Ivanka Trump (Executive VP of the Trump Organization) introduced her father, softening his image, saying that he is color-blind and gender-neutral.

Donald Trump said he ‘humbly and gratefully’ accepts the presidential nomination at the Republican National Convention in Cleveland, Ohio. "We will lead our country back to safety, prosperity and peace."

He pledged to be a voice for working Americans who have been let down by government and that the elites who have run it. "So to every parent who dreams for their child, and every child who dreams for their future, I say these words to you tonight: I’m with you, I will fight for you, and I will win for you."

He said he will restore law and order in America the day he takes office on January 2017. "Our convention occurs at a moment of crisis for our nation. The attacks on our police, and the terrorism in our cities, threaten our very way of life," he said. "Any politician who does not grasp this danger is not fit to lead our country."
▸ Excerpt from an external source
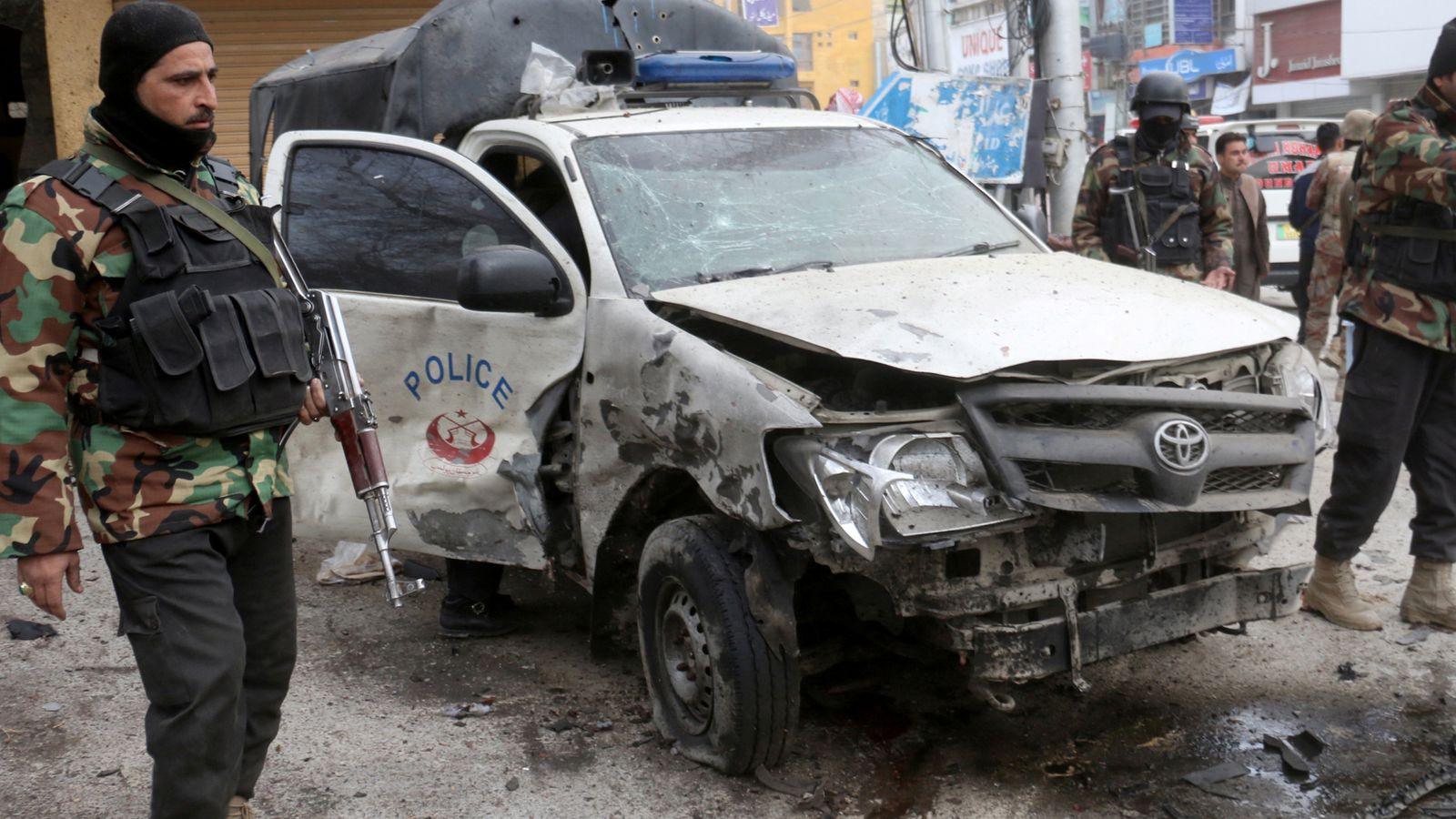 Pakistan: At least 10 killed in suicide bombing in Pakistan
He said the American political system is “rigged”. "Nobody knows the system better than me, which is why I alone can fix it," Trump said. 

Trump’s address was the most crucial moment yet in his transformation, from a brash tycoon and reality star to a presidential nominee with an expansive vision of disruptive change. The speech clocked in at 1 hour 15 minutes, surpassing Bill Clinton’s 1992 marathon and longest since 1972.